A personal loan is a major financial decision and it should be considered carefully. One of the essential aspects of a personal loan is its associated personal loan fees and charges. By understanding personal loan fees and charges, borrowers can calculate the true cost of their loan, and personal loan tax benefit enables them to make an informed decision about whether or not to take out the loan.
Interest rates may be the most apparent factor in calculating the cost of a personal loan, but they’re not the only consideration borrowers need to consider. Other charges, such as personal loan eligibility, personal loan tax benefit, processing fees, prepayment penalties, late payment fees, EMI bounce charges and loan cancellation charges, can add up and significantly affect the cost of a loan.

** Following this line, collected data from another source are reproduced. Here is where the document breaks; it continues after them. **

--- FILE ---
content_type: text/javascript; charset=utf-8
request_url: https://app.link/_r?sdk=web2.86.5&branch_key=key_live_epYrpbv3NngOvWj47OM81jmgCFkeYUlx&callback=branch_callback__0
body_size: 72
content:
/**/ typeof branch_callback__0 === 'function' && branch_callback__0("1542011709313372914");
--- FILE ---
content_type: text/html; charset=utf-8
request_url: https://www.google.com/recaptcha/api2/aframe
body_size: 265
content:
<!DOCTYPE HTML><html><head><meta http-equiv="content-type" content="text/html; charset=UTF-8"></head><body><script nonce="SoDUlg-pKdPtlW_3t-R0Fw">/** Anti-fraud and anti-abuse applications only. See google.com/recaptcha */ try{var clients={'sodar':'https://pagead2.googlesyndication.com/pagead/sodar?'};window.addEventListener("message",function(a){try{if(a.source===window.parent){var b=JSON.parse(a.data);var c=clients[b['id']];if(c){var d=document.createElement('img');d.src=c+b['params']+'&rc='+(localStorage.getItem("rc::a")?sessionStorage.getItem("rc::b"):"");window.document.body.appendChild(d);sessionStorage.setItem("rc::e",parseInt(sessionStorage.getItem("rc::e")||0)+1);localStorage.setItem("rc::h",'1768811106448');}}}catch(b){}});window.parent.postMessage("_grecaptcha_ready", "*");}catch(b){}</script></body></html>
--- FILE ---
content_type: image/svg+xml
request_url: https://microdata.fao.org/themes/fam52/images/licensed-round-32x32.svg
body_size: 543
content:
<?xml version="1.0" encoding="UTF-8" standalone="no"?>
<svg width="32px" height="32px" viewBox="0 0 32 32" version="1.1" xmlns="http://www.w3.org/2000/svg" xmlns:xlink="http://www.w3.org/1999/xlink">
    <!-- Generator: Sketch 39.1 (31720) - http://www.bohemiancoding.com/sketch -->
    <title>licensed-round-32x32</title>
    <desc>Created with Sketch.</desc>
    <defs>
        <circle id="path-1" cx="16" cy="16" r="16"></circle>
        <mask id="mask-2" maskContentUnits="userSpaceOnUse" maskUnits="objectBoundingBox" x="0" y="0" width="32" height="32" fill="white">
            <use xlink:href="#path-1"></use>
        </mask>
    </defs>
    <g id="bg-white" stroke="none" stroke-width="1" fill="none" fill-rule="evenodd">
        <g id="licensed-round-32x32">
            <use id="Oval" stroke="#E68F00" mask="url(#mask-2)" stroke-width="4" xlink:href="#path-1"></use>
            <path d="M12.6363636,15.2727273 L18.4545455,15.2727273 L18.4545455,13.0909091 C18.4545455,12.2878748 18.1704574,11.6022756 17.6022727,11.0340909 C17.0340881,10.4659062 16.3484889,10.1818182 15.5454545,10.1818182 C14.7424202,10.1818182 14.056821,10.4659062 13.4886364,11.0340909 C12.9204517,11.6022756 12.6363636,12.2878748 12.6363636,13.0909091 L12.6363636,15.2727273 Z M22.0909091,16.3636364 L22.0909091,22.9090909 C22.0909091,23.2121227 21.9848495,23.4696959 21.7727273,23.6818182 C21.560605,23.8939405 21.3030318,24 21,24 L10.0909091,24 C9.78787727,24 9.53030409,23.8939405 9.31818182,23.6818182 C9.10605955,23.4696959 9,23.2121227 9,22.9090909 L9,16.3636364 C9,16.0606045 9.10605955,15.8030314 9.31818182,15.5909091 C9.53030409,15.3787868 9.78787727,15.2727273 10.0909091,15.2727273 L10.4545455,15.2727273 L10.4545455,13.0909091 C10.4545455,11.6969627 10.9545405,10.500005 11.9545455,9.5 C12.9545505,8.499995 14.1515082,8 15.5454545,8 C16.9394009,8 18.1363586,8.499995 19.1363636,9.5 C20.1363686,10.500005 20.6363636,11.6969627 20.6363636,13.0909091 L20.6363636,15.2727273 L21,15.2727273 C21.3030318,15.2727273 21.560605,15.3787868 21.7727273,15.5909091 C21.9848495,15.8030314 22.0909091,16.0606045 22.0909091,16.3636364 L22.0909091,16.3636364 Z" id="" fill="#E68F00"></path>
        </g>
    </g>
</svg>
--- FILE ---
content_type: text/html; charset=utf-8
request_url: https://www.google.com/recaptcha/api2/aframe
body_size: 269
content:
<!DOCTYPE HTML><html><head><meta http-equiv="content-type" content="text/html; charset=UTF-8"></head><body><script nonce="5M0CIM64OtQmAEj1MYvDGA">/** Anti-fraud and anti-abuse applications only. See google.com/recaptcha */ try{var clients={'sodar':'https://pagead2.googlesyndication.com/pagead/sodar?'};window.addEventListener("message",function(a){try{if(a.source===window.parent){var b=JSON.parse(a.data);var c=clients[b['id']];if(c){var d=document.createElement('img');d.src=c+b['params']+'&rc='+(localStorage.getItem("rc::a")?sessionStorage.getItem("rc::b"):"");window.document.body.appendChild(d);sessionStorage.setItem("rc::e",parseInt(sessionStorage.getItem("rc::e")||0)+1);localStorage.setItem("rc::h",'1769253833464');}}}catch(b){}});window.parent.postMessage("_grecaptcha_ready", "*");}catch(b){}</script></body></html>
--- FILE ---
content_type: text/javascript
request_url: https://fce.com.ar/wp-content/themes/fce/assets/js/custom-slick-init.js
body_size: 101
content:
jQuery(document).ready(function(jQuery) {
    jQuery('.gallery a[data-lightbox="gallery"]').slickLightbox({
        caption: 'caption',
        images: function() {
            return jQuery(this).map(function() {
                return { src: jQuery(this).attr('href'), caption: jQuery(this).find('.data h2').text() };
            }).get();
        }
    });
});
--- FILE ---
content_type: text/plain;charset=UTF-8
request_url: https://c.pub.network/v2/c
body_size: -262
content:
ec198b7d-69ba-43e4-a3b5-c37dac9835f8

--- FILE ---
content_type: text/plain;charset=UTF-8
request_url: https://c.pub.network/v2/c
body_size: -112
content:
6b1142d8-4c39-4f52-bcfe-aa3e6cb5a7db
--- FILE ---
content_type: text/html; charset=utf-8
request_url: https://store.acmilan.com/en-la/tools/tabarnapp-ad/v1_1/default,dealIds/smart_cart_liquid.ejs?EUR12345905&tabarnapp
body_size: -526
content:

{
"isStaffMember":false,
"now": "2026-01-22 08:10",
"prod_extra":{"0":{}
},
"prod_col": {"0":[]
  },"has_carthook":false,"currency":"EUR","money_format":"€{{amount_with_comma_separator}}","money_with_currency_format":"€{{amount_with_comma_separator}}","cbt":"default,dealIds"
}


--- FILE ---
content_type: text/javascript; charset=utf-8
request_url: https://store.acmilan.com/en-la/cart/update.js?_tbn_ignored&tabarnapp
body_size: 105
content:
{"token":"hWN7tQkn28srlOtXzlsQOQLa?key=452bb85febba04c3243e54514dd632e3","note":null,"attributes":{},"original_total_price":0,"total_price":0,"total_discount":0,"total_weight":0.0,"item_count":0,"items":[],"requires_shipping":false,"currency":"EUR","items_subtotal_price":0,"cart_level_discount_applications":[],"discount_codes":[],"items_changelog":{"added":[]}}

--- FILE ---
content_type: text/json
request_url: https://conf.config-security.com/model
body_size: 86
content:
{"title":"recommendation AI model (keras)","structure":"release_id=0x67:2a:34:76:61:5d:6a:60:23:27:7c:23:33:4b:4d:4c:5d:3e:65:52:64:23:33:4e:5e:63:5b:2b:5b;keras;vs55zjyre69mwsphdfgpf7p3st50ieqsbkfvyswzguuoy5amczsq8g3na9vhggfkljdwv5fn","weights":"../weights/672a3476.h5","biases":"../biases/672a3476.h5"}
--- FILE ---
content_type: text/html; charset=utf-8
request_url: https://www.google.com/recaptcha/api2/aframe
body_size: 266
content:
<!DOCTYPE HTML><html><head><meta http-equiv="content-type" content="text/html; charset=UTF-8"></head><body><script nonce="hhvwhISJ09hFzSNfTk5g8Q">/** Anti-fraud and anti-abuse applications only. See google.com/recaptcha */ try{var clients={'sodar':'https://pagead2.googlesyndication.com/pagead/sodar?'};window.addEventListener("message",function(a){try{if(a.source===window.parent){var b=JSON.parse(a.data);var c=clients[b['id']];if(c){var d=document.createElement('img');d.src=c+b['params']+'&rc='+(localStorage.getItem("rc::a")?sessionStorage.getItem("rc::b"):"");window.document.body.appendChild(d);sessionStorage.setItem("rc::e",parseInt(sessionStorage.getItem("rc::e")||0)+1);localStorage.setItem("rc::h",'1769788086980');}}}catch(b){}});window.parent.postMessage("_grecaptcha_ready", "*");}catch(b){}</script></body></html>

Personal Loan Fees and Charges
When taking out a personal loan, you’ll typically pay more than the borrowed amount. Fees and charges associated with a personal loan can differ significantly between lenders; thus, it’s essential to understand any personal loan fees that may apply while obtaining a personal loan.
Processing Fee
A processing fee is an amount charged by lenders to process your loan application. It typically consists of a percentage of the loan amount deducted at disbursal. Depending on the lender and loan amount, processing fees can range anywhere up to 3.93% of the loan amount. Though this small charge may seem inconsequential, it significantly affects overall cost if you take out larger loans. Therefore, when comparing loan offers from various lenders, borrowers must factor in processing fees when calculating loan costs.
Prepayment Penalty
A prepayment penalty is one of the personal loan fees and charges, some lenders charge when you pay off your loan before the end of its term. This penalty usually consists of a percentage of the outstanding principal amount. Prepayment penalties exist to reimburse lenders for interest losses they would have earned if you had continued making payments throughout the full loan term.
Late Payment Fee
A late payment fee is assessed when you miss a loan payment or pay it after the due date. Depending on the lender, this can be either a fixed amount or a percentage of your outstanding balance. Missed payments can significantly increase loan costs – particularly if multiple payments are missed simultaneously. So, borrowers should always make their payments on time to avoid incurring these additional costs.
EMI Bounce Charges
Lenders charge EMI bounce charges if your fail to pay monthly EMI payment due to insufficient funds or any other reason. These fees can vary between lenders and may consist of either a fixed amount or a percentage of the EMI amount. With multiple missed payments, these costs add up quickly, so borrowers must ensure they have enough funds to cover any EMI payments due.
Loan Cancellation Charges
Lenders typically impose loan cancellation fees if borrowers decide to cancel after approval. These costs can vary from fixed amounts or percentages of the loan amount. They could significantly impact overall costs if cancellation occurs after processing fees have been deducted from the original amount owed. Therefore, borrowers should carefully consider if they wish to cancel before applying for the loan.
Personal Loan Tax Benefits
Unlike home loans or education loans, personal loans do not offer tax benefits. The interest paid on a personal loan is not eligible for a tax deduction under any section of the Income Tax Act. Therefore, when you take out a personal loan, you must account for the total interest paid during the repayment period as a personal expense.
Personal Loan Eligibility
Listed below are some of the important factors that affect your personal loan eligibility:
- Age: The minimum age requirement for personal loan eligibility is 21 years, and the maximum age limit is usually 80 years.
- Employment Status: Lenders prefer salaried or self-employed borrowers with stable incomes.
- Credit Score: A credit score measures your creditworthiness and is crucial in determining your personal loan eligibility. A higher credit score increases your chances of getting a personal loan at a lower interest rate.
- Income: Lenders look for a stable source of income before approving a personal loan. A regular income ensures that the borrower can repay the loan on time.
Conclusion
Take out a personal loan as an easy way to finance various expenses. However, borrowers must understand all personal loan fees and charges associated with a personal loan that includes processing fees, prepayment penalties, late payment fees, EMI bounce charges, and loan cancellation charges. By considering these personal loan fees and charges, borrowers can make an informed decision and select a loan from Bajaj Finance, which is one of the best financial institutions in India that best meets their financial needs.